LeadDev London 2024 Day 1

Some speakers are worried about AI (AI skills threat as defined by Cat Hicks) and shared how they deal with it. The quote of the day is this – “I skate to where the puck is going, not where it has been” (Wayne Gretsky, shared by Lena Reinhard). However, given that all the tech visionaries and CEOs know this saying, we all move in packs towards that point with AI doing something. This reminds me of an old quote I shared in 2018 here:

By any normal measure, our growth was great, but it quickly became clear it could be a lot better if we operated less like a soccer team of seven-year-olds: all of us chasing the ball, none of us in position.

— Kim Scott. Radical Candor

According to Cat Hicks, science shows building a less-competitive company culture improves morale and people are less concerned if they’ll adapt to the change. The best response to the lurking AI in all the talks came later, and sorry I didn’t manage to take a photo of it to be more precise. Not a precise quote: “The best things in life come from uncomfortable, messy, and chaotic situations. We will live better if we embrace the mess and treat the situation as an opportunity. (It’s science).” I wrote down the source and it’s a book called Messy – The Power of Disorder to Transform Our Lives by Tom Harford. I’ll add it to my list.

Apart from the AI-speak, I was impressed by a talk about Architecture, and another about dealing with Technical Debt. The one about technical debt is worthy of a separate post.

AI Translate

The advancement of AI in translation tools makes my blogging more difficult. I get strange results when trying to find a word and get a clear reminder that I should not overly rely on this tech.

The Bulgarian word for “Cleaver” is translated as “Satyr” because of the proximity in letters. The Bulgarian word for “Wild Plums” is translated as “Junkies”. The Lungwort plant is translated as lungs recurringly over a variety of tools.

I tried ChatGPT and it’s better but still fails, and you can’t really trust a tool that fails for unknown words without checking elsewhere.

Bing Translate can do formal or informal translations but both are questionable. The 3 words above produced 4 different mistakes and 0 correct hits.

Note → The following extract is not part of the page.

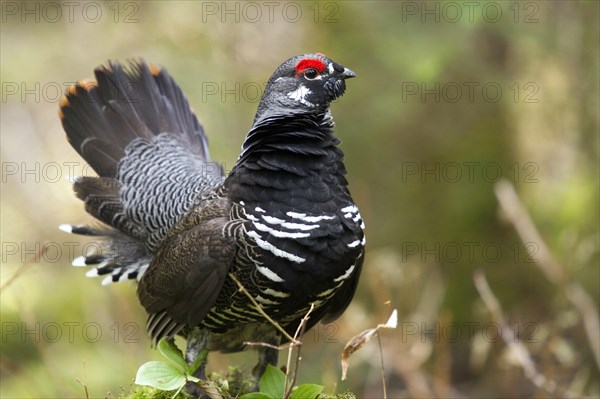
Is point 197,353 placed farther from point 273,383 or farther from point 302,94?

I’m switching back to using a dictionary for now. The type of assistance I need is not served well by AI-based translation tools. Convenience-wise, they’re super quick and convenient but not accurate yet.

All Systems Red

A wonderful novella by Martha Wells, beautifully published by Artline Studios. The book is tiny and is a quick read. It’s about a very human murder bot whose job is to protect a group of planetary explorers. I’ll probably wait for the translations because the hardcover is so pretty.

The suggestion for this book came from a fellow blogger and friend @dni.

5/5, and the best book I read this month so far.

Cory Doctorow on AI

Spicy autocomplete absolutely can’t replace journalists.

— Cory Doctorow on AI

There’s something very deep in our response to righteous anger. Spicy autocomplete. Righteous anger, followed by italic uncertainty. Dehumanizing the AI so that we’re ready for eradication. At the same time, AI is already replacing human content creators – journalists, bloggers, illustrators, troll farms, SEO experts, photographers, data labelers, etc.

Generative AI is not necessarily terrible. ChatGPT can be forced to link to the source of each of its statements and will become like a search engine. Websites can flag human-created content with a badge of honor. The chatbots could be used where human support was previously impossible, increasing the need for more specialized human support and sales.

The society managed to navigate harmful technological advances in the past. Open Source happened. I don’t quite see how we’ll push back against some of the negative uses of AI like deepfakes but we’ll have to figure it out.

My post from 2023 on content aggregation is still relevant.

Bad Grammar Can Be a Feature

Engines love to consume lengthy content and rank it higher on search. ChatGPT can generate tons of additional meaningful text for the idea. However, as a reader, I prefer to read content written by humans and for humans. I’d rather read meaningful ideas in ugly sentences with simple words and poor grammar than AI-assisted beautiful novellas with a summary and headlines.

In that context, bad grammar, slang, lower-case text, and such can be a form of anti-language that identifies the post as human-written and non-AI-augmented. It can be a feature, not a bug (now I have an excuse to turn off Grammarly lol).